Tuesday, 3 January 2012
The Girl with the Dragon Tattoo - David Fincher (2011)
- The Girl with the Dragon Tattoo is a superior best-seller to blockbuster adaptation by David Fincher.
- Like Fight Club, this is way better than the book it's based on. Fincher and screenwriter Steven Zaillian, have stripped out most of the dross about industrial espionage and the Venger family history. Lisbeth's backstory is reduced to one intense vignette plus a menacing hint about her Dad. And there's none of the stuff to do with Venger having employed Blonquist's father in the 60s. All this makes it a leaner and tighter thriller altogether.
- Speaking of which, Fincher cast Rooney Mara from the Social Network, instead of Scarlett Johansson, whom he rejected for being too sexy (which you have to like him for doing on behalf of all men, just once). At first the camera approaches her with caution, giving us the hard angles of her jaw and hair. But as the film progresses Mara's body is photographed pornographically. Now, there is absolutely nothing wrong with her body, but it is an unconventional sight in a blockbuster. Small-breasted and lithe as an eel, she's boyish, and never more so than when she's being handcuffed and sodomised (yeah, spoiler, if that's the word).
- Fincher seems to be intent on provoking several million hetero viewers to an experience of the 'queer' element of their own sexuality. For instance, during the rape did you walk out? Why not, were you enjoying it? And if that seems like an uncomfortable question, consider that this film is all about the terrible things that people won't admit to.
- If Fincher made the call not to move the action to the US it's not because he likes Sweden. Blonquist asks Harald, who sits surrounded by photographs of Scandinavian supporters of the Third Reich, why he doesn't redecorate. The exchange goes something like this:
H:I'm the most honest
B:In your family?
H:In Sweden. My relatives want everything to have a shiny surface, like an Ikea table.
Needless to say, this isn't in the book. Nor is this the first of Fincher's films to feature Ikea. As in Fight Club, the veneer hides something something far more savage. - Martin Wenger's chamber of horrors is an upgrade from the cellar in the book, which is merely a basement, rather than a centre spread from Lairs Magazine. What else would be hidden beneath his sterile Scandi-house? Like interior design, like mind. It isn't quite fair, since Fritzl was Austrian, but the precedent does prevent you wondering too much about how he got the sofas down there without anyone noticing.
- Atticus Ross and Trent Reznor have put together a really intelligent score.

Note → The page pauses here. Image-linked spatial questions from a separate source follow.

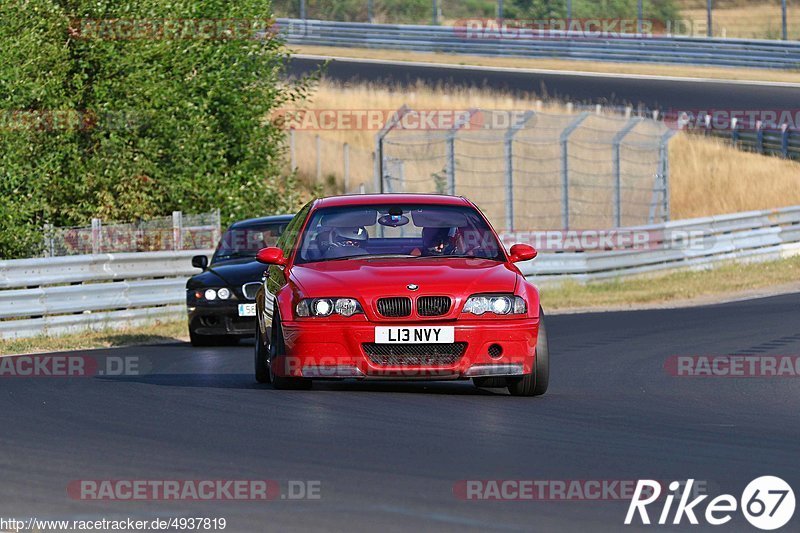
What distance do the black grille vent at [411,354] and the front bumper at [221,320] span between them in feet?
22.8

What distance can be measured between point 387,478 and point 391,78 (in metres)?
40.6

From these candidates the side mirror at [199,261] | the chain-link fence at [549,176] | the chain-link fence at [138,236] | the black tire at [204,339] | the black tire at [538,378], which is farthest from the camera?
the chain-link fence at [549,176]

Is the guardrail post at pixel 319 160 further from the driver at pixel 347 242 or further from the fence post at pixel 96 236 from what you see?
the driver at pixel 347 242

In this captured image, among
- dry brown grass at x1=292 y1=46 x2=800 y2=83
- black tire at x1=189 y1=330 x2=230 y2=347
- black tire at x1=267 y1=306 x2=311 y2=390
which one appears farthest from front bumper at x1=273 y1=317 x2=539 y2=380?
dry brown grass at x1=292 y1=46 x2=800 y2=83

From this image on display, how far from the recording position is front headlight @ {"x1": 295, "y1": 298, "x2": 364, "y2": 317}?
10.3 m

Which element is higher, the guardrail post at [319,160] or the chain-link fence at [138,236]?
the chain-link fence at [138,236]

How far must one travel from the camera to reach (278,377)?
428 inches

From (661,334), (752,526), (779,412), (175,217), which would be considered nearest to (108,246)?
(175,217)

You probably noticed the white noise as Lisbeth enters (she's a hacker, one who interferes), and the use of disjointed rhythms while they piece together disparate clues. Also that their cover of Led Zeppelin's Immigrant features a scream very like the one that Lisbeth lets out in the lift after her first meeting with Bjurman.
- Lisbeth's primal scream is important, it tells us that, fucked up as she may be, she offers the dark currents of her personality a clear channel into the world outside. The really evil people in this film are the hypocrites, the kind that live in a world of wheat-toned scatter cushions with a soundtrack by Enya. By breaking Martin Wenger's jaw she reveals his true face, as it would be if evil could be seen, and when she rides out into the forest after him they do so as the purest versions of themselves: a demon chasing a monster.
- The intro sequence is by Tim Miller at Blur Studio - not Kyle Cooper who did Se7en. As everyone keeps saying, it is like a James Bond intro, but there's a larger repertoire of fetish objects: guns, women, men, USB cables, rubber ball-gags and carnivorous plants, can you spot them all? And did it give you an erection? Just asking.
- You can buy Lisbeth's 'FUCK YOU YOU FUCKING FUCK' nightshirt here. But to distress it properly you'll need to really put the hours in spooning heavily-pierced bisexuals.